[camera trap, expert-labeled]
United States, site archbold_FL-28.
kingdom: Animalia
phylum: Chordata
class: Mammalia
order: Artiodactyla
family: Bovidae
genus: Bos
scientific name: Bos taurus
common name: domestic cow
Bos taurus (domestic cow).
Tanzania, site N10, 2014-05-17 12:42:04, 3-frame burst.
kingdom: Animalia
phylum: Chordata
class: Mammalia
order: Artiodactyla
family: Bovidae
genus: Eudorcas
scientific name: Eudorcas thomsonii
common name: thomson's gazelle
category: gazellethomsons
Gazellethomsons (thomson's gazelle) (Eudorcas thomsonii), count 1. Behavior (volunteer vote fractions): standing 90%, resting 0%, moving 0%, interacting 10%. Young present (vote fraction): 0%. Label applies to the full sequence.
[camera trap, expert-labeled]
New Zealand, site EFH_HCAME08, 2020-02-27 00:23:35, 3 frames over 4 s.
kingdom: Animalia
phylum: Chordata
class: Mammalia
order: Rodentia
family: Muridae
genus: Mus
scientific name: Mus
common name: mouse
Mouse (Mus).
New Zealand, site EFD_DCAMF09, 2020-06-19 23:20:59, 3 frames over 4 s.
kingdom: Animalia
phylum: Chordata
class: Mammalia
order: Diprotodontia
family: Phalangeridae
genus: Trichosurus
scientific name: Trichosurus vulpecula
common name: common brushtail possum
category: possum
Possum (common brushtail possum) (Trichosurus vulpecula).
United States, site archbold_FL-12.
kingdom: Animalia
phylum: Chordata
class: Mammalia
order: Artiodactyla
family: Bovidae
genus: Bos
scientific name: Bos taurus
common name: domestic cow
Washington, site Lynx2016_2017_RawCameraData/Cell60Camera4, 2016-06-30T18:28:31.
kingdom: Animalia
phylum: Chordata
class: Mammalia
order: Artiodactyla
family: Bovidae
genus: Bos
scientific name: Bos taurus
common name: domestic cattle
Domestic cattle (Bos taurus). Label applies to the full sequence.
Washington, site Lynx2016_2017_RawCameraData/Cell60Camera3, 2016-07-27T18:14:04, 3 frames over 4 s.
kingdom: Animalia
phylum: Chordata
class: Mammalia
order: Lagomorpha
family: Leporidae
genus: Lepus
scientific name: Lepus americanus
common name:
◆ ◆ ◆ ◆ ◆
WORK ORDER |
Pull every line containing "genus" out of the material and copy it.

ANSWER FOR THIS EXERCISE |
genus: Bos
genus: Eudorcas
genus: Mus
genus: Trichosurus
genus: Bos
genus: Bos
genus: Lepus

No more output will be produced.